> [Passage to read]
The women were inordinately fond of ornaments, and had a plentiful supply from which to select. Their attire was not complete unless it included necklaces, bracelets, strings of bright beads,—made of glass or a substance resembling Egyptian porcelain,—and that which was regarded as the crowning ornament of every woman of wealth—a torque of gold, or else a collar of the same metal. A ring was at first worn on the middle finger, but later it alone was left bare, all the other fingers being loaded with rings.

Among the more primitive of the peoples of Britain, skins continued to be worn, if, as among the Picts, clothing were not dispensed with altogether. The women of these fierce tribes were too proud of the intricate devices in brilliant colors with which their bodies were tattooed to hide them in any way. These, so Professor Elton is inclined to think, were the people who introduced bronze [pg 31] into Britain. They made continual and fierce attacks on their Celtic neighbors and carried off their women into captivity.

> [List of tasks]
1. Reproduce the passage on early British dress between "Among the more" and "women into captivity.", inclusive, swapping "Picts" for "Scots".
2. Answer these questions from the passage on early British dress:
(a) On which finger was a ring at first worn?
(b) Besides glass, what were the strings of bright beads made of?
(c) According to Professor Elton, what did the tattooed people introduce into Britain?

A block of data:

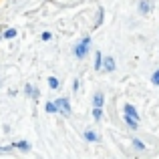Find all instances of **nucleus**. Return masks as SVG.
Returning a JSON list of instances; mask_svg holds the SVG:
<instances>
[{
  "mask_svg": "<svg viewBox=\"0 0 159 159\" xmlns=\"http://www.w3.org/2000/svg\"><path fill=\"white\" fill-rule=\"evenodd\" d=\"M89 48H91V36H85V39L75 47L73 52H75V57H77V58H85L87 54H89Z\"/></svg>",
  "mask_w": 159,
  "mask_h": 159,
  "instance_id": "obj_1",
  "label": "nucleus"
},
{
  "mask_svg": "<svg viewBox=\"0 0 159 159\" xmlns=\"http://www.w3.org/2000/svg\"><path fill=\"white\" fill-rule=\"evenodd\" d=\"M54 103V107H57V113H61V115H65V117H69L70 113H73V107H70V101L66 97H61V99H57V101H52Z\"/></svg>",
  "mask_w": 159,
  "mask_h": 159,
  "instance_id": "obj_2",
  "label": "nucleus"
},
{
  "mask_svg": "<svg viewBox=\"0 0 159 159\" xmlns=\"http://www.w3.org/2000/svg\"><path fill=\"white\" fill-rule=\"evenodd\" d=\"M123 115L125 117H131V119H135V121H139V113H137V109L131 105V103H125V107H123Z\"/></svg>",
  "mask_w": 159,
  "mask_h": 159,
  "instance_id": "obj_3",
  "label": "nucleus"
},
{
  "mask_svg": "<svg viewBox=\"0 0 159 159\" xmlns=\"http://www.w3.org/2000/svg\"><path fill=\"white\" fill-rule=\"evenodd\" d=\"M115 58L113 57H103V69L107 70V73H113V70H115Z\"/></svg>",
  "mask_w": 159,
  "mask_h": 159,
  "instance_id": "obj_4",
  "label": "nucleus"
},
{
  "mask_svg": "<svg viewBox=\"0 0 159 159\" xmlns=\"http://www.w3.org/2000/svg\"><path fill=\"white\" fill-rule=\"evenodd\" d=\"M153 8V0H141L139 2V12L141 14H149Z\"/></svg>",
  "mask_w": 159,
  "mask_h": 159,
  "instance_id": "obj_5",
  "label": "nucleus"
},
{
  "mask_svg": "<svg viewBox=\"0 0 159 159\" xmlns=\"http://www.w3.org/2000/svg\"><path fill=\"white\" fill-rule=\"evenodd\" d=\"M103 103H105V95L95 93L93 95V109H103Z\"/></svg>",
  "mask_w": 159,
  "mask_h": 159,
  "instance_id": "obj_6",
  "label": "nucleus"
},
{
  "mask_svg": "<svg viewBox=\"0 0 159 159\" xmlns=\"http://www.w3.org/2000/svg\"><path fill=\"white\" fill-rule=\"evenodd\" d=\"M10 147H16V149H20V151H30V143H28V141H12Z\"/></svg>",
  "mask_w": 159,
  "mask_h": 159,
  "instance_id": "obj_7",
  "label": "nucleus"
},
{
  "mask_svg": "<svg viewBox=\"0 0 159 159\" xmlns=\"http://www.w3.org/2000/svg\"><path fill=\"white\" fill-rule=\"evenodd\" d=\"M83 137H85V141H89V143H97V141H99V135L95 131H91V129H87Z\"/></svg>",
  "mask_w": 159,
  "mask_h": 159,
  "instance_id": "obj_8",
  "label": "nucleus"
},
{
  "mask_svg": "<svg viewBox=\"0 0 159 159\" xmlns=\"http://www.w3.org/2000/svg\"><path fill=\"white\" fill-rule=\"evenodd\" d=\"M103 69V52H95V70H101Z\"/></svg>",
  "mask_w": 159,
  "mask_h": 159,
  "instance_id": "obj_9",
  "label": "nucleus"
},
{
  "mask_svg": "<svg viewBox=\"0 0 159 159\" xmlns=\"http://www.w3.org/2000/svg\"><path fill=\"white\" fill-rule=\"evenodd\" d=\"M125 117V115H123ZM125 125H127L129 129H133V131H135L137 127H139V121H135V119H131V117H125Z\"/></svg>",
  "mask_w": 159,
  "mask_h": 159,
  "instance_id": "obj_10",
  "label": "nucleus"
},
{
  "mask_svg": "<svg viewBox=\"0 0 159 159\" xmlns=\"http://www.w3.org/2000/svg\"><path fill=\"white\" fill-rule=\"evenodd\" d=\"M103 18H105V10H103V8H99V14H97V22H95V28L103 24Z\"/></svg>",
  "mask_w": 159,
  "mask_h": 159,
  "instance_id": "obj_11",
  "label": "nucleus"
},
{
  "mask_svg": "<svg viewBox=\"0 0 159 159\" xmlns=\"http://www.w3.org/2000/svg\"><path fill=\"white\" fill-rule=\"evenodd\" d=\"M2 36L4 39H14L16 36V28H6V30L2 32Z\"/></svg>",
  "mask_w": 159,
  "mask_h": 159,
  "instance_id": "obj_12",
  "label": "nucleus"
},
{
  "mask_svg": "<svg viewBox=\"0 0 159 159\" xmlns=\"http://www.w3.org/2000/svg\"><path fill=\"white\" fill-rule=\"evenodd\" d=\"M133 147H135L137 151H145V143L141 139H133Z\"/></svg>",
  "mask_w": 159,
  "mask_h": 159,
  "instance_id": "obj_13",
  "label": "nucleus"
},
{
  "mask_svg": "<svg viewBox=\"0 0 159 159\" xmlns=\"http://www.w3.org/2000/svg\"><path fill=\"white\" fill-rule=\"evenodd\" d=\"M48 87H51V89H58V79L57 77H48Z\"/></svg>",
  "mask_w": 159,
  "mask_h": 159,
  "instance_id": "obj_14",
  "label": "nucleus"
},
{
  "mask_svg": "<svg viewBox=\"0 0 159 159\" xmlns=\"http://www.w3.org/2000/svg\"><path fill=\"white\" fill-rule=\"evenodd\" d=\"M44 111H47V113H57V107H54V103L48 101L47 105H44Z\"/></svg>",
  "mask_w": 159,
  "mask_h": 159,
  "instance_id": "obj_15",
  "label": "nucleus"
},
{
  "mask_svg": "<svg viewBox=\"0 0 159 159\" xmlns=\"http://www.w3.org/2000/svg\"><path fill=\"white\" fill-rule=\"evenodd\" d=\"M151 83L159 87V69H157V70H153V75H151Z\"/></svg>",
  "mask_w": 159,
  "mask_h": 159,
  "instance_id": "obj_16",
  "label": "nucleus"
},
{
  "mask_svg": "<svg viewBox=\"0 0 159 159\" xmlns=\"http://www.w3.org/2000/svg\"><path fill=\"white\" fill-rule=\"evenodd\" d=\"M93 117H95V121H99L103 117V109H93Z\"/></svg>",
  "mask_w": 159,
  "mask_h": 159,
  "instance_id": "obj_17",
  "label": "nucleus"
},
{
  "mask_svg": "<svg viewBox=\"0 0 159 159\" xmlns=\"http://www.w3.org/2000/svg\"><path fill=\"white\" fill-rule=\"evenodd\" d=\"M73 89H75V93H77V91L81 89V81H79V79H75V83H73Z\"/></svg>",
  "mask_w": 159,
  "mask_h": 159,
  "instance_id": "obj_18",
  "label": "nucleus"
},
{
  "mask_svg": "<svg viewBox=\"0 0 159 159\" xmlns=\"http://www.w3.org/2000/svg\"><path fill=\"white\" fill-rule=\"evenodd\" d=\"M40 39H43V40H51V32H43V34H40Z\"/></svg>",
  "mask_w": 159,
  "mask_h": 159,
  "instance_id": "obj_19",
  "label": "nucleus"
},
{
  "mask_svg": "<svg viewBox=\"0 0 159 159\" xmlns=\"http://www.w3.org/2000/svg\"><path fill=\"white\" fill-rule=\"evenodd\" d=\"M10 149H12L10 145H8V147H0V153H8V151H10Z\"/></svg>",
  "mask_w": 159,
  "mask_h": 159,
  "instance_id": "obj_20",
  "label": "nucleus"
}]
</instances>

> [Per-task outputs]
1.
Among the more primitive of the peoples of Britain, skins continued to be worn, if, as among the Scots, clothing were not dispensed with altogether. The women of these fierce tribes were too proud of the intricate devices in brilliant colors with which their bodies were tattooed to hide them in any way. These, so Professor Elton is inclined to think, were the people who introduced bronze [pg 31] into Britain. They made continual and fierce attacks on their Celtic neighbors and carried off their women into captivity.

2.
(a) The middle finger.
(b) A substance resembling Egyptian porcelain.
(c) Bronze.